Abstracts

INTRA-OCCIPITAL LOCALISATION OF INTRACTABLE OCCIPITAL EPILEPSIES: CLINICAL, NEUROIMAGING AND SUBDURAL ELECTROENCEPHALOGRAPHIC CORRELATES

Abstract number : 1.419
Submission category :
Year : 2003
Submission ID : 3907
Source : www.aesnet.org
Presentation date : 12/6/2003 12:00:00 AM
Published date : Dec 1, 2003, 06:00 AM

Authors :
Warren T. Blume, Lisa M. Tapsell, Samuel Wiebe Department of Clinical Neurological Sciences, London Health Sciences Centre - University Campus, London, ON, Canada

Although several series (reviewed in Blume and Wiebe, 2000) described clinical phenomena among patients with occipitally originating seizures, whether intraoccipital site specific semiologies occur is not clear. Moreover, Collins and Caston (1979) showed experimentally that a robust ictal discharge will propagate promptly throughout the occipital lobe, possibly obscuring ictal origin. Therefore, this study determined the proportion of intractable occipital epilepsies which could be localised to a single occipital surface, either mesial or lateral-inferior, utilising subdural EEG, neuroimaging, or both modalities. Secondly, whether ictal semiology or clinical examination can distinguish between seizures originating strictly mesially from those arising in other areas was sought.
We included all patients whose subdurally recorded seizures arose from a single occipital lobe, or those with an occipital lesion whose removal reduced seizure quantity by over 90%. Excluded were occipital seizure patients with a more active extra-occipital epileptogenic zone. Multiple surface occipital subdural electroencephalography was performed in 35 patients: 24/30 with focal occipital neuroimaging lesions and all 11 without such.
Of 41 patients meeting criteria, a principal epileptogenic zone was established in 29 (71%): mesial surface in 18, lateral surface in 11, and both surfaces in 12 patients.
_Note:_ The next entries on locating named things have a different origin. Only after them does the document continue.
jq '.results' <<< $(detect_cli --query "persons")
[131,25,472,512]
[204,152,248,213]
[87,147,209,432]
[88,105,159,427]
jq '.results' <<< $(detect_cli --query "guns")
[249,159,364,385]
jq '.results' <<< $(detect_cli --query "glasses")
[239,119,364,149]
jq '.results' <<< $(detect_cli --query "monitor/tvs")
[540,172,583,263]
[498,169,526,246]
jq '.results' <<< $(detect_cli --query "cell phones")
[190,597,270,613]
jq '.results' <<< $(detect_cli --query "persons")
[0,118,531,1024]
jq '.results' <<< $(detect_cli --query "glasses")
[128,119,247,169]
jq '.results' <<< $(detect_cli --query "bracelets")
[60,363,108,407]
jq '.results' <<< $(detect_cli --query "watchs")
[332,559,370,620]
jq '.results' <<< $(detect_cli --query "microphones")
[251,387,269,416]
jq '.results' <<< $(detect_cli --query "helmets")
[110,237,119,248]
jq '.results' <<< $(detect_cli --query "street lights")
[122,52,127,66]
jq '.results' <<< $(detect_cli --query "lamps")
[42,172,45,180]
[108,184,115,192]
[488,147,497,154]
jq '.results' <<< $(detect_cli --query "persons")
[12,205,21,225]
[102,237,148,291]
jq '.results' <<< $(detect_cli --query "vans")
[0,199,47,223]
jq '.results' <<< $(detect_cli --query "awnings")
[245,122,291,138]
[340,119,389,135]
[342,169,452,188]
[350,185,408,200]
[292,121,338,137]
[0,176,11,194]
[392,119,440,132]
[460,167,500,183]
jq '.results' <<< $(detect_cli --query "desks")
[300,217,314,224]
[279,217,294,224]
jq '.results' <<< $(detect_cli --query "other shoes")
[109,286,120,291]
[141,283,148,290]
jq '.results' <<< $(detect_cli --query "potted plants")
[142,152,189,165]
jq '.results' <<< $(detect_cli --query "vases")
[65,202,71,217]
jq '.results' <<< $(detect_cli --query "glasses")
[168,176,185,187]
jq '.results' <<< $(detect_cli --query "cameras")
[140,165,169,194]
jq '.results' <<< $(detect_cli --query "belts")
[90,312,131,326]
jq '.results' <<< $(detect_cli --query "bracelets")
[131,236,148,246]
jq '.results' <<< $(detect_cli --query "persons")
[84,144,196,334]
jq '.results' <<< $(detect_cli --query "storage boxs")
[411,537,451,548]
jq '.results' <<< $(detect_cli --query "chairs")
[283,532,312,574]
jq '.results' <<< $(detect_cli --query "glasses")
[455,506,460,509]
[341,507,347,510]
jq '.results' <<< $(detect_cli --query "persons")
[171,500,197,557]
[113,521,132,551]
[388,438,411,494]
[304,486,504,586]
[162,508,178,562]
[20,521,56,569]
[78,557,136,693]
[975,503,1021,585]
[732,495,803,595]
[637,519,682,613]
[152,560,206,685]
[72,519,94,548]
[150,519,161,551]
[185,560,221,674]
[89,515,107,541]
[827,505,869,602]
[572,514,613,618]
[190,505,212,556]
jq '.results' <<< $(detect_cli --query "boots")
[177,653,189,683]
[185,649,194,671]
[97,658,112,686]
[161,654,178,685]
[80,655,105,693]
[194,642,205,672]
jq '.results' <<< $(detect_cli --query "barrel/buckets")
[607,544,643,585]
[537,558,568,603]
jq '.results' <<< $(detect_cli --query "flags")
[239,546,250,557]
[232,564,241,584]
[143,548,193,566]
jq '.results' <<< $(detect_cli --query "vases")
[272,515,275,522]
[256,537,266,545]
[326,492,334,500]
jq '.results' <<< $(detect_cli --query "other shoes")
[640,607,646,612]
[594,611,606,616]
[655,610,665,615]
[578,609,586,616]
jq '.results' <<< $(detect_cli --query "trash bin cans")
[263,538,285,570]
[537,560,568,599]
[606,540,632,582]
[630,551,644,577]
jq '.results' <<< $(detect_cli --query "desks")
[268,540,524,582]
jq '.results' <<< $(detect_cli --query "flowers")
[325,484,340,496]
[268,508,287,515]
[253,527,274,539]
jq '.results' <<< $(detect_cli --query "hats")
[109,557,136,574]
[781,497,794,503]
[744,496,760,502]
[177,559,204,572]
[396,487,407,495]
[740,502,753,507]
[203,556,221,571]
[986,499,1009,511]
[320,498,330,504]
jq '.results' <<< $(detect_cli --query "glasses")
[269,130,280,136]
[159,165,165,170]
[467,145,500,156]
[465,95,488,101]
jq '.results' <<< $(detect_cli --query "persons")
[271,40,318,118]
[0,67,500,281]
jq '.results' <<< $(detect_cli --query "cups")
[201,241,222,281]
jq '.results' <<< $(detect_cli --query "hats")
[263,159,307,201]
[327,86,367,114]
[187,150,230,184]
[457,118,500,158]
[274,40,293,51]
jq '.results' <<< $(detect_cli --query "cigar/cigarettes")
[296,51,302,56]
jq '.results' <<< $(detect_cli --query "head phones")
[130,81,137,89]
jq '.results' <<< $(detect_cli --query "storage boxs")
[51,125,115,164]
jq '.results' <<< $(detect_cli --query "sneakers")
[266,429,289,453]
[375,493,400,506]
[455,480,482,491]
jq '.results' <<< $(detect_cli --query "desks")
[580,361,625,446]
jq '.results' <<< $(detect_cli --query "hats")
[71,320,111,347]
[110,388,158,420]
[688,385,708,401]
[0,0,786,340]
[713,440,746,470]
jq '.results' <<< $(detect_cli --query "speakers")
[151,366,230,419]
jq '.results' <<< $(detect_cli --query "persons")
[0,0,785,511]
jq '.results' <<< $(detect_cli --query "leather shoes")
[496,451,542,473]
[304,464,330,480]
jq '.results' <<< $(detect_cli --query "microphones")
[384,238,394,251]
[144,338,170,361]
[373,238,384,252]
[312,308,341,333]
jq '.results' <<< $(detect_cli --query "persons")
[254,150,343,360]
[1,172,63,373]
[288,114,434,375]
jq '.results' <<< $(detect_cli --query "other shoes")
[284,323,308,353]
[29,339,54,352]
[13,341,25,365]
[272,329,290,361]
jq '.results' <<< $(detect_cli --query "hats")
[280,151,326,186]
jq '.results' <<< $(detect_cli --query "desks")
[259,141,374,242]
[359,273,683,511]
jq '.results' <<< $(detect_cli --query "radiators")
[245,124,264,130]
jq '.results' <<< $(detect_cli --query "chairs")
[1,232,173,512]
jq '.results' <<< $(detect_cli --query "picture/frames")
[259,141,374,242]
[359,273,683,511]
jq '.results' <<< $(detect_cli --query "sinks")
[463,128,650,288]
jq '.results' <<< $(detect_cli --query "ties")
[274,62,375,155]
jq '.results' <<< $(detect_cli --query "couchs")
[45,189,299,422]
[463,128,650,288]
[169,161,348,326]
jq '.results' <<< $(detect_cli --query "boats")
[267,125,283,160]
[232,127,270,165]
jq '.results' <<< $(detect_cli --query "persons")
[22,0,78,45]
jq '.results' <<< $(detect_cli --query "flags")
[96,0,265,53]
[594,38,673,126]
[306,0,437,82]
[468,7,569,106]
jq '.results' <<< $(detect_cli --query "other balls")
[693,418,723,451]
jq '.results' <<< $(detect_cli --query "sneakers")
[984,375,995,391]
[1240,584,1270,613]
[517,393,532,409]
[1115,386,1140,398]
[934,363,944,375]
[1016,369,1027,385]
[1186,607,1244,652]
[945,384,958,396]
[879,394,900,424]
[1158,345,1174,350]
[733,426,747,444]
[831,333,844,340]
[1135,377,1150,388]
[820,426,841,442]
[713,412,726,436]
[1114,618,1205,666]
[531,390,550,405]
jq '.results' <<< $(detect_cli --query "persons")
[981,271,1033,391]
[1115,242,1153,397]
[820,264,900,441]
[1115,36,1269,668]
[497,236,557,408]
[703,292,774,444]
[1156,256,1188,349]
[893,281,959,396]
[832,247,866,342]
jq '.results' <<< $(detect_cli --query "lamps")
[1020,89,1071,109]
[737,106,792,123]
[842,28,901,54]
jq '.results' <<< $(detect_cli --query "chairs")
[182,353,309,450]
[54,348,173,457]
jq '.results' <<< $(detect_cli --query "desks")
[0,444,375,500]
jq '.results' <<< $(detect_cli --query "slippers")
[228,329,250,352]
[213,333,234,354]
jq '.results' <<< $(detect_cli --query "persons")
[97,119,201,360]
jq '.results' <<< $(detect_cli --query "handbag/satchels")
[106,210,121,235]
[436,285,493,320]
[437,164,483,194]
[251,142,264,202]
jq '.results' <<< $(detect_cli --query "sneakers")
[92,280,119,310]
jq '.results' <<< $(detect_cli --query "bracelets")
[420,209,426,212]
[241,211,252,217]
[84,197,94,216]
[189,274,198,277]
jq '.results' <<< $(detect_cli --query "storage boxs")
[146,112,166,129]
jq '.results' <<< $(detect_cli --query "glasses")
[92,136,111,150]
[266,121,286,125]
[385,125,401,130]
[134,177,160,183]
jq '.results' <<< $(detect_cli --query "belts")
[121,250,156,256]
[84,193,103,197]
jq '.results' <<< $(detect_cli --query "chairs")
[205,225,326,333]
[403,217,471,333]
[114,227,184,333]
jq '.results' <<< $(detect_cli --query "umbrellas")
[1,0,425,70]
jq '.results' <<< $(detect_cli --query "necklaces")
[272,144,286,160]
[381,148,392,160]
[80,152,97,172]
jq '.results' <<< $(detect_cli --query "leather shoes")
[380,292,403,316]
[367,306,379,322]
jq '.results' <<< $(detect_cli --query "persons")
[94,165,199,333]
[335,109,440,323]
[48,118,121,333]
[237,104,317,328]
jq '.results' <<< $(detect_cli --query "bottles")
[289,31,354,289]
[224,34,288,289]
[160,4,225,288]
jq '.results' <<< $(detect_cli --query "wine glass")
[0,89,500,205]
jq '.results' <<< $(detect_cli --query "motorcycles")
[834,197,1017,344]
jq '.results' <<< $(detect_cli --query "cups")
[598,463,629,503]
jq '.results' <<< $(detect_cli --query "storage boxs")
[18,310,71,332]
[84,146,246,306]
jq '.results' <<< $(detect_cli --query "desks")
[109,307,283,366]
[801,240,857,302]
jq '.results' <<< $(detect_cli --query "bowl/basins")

Of 30 patients with a focal occipital neuroimaging abnormality, seizures arose from that single surface in 23 (77%) while 6 of 11 patients (55%) without neuroimaging focality had single surface occipital originating seizures.
Visual aura occurred in 35 (85%) of 41 patients. Of 31 patients with unformed phenomena, seizures arose from the mesial surface in 11 (35%), lateral surface in 9 (29%) and simultaneously from both surfaces in 11 (35%). Of 18 patients with formed visual phenomena, seizures arose from the mesial surface in 7 (39%), lateral surface in 5 (28%), and both surfaces in 6 (33%). Dyscognitive (partial complex) attacks occurred in 33 (80%) patients and secondarily generalised tonic-clonic seizures in 35 (85%). Neither the visual aurae, dyscognitive or secondarily generalised phenomena distinguished patients whose seizures began from mesial, lateral, or both occipital surfaces.
Although all 9 patients with preoperative quadrantanopia or hemianopias had seizures arising from the mesial (6 patients) or both mesial and lateral surfaces (3 patients) as compared to 20 of 30 patients with normal preoperative Goldmann visual fields, this relationship did not achieve statistical significance (p = 0.0794, Fisher[rsquo]s Exact). Optic atrophy precluded visual field testing in 2 patients.
Unfortunately, ictal semiology and visual field testing failed to distinguish mesial, lateral and both surface occipital epileptogenesis groups. Nonetheless, single surface occipital seizure origin could be discerned in 29 (71%) of 41 of these medically intractable patients.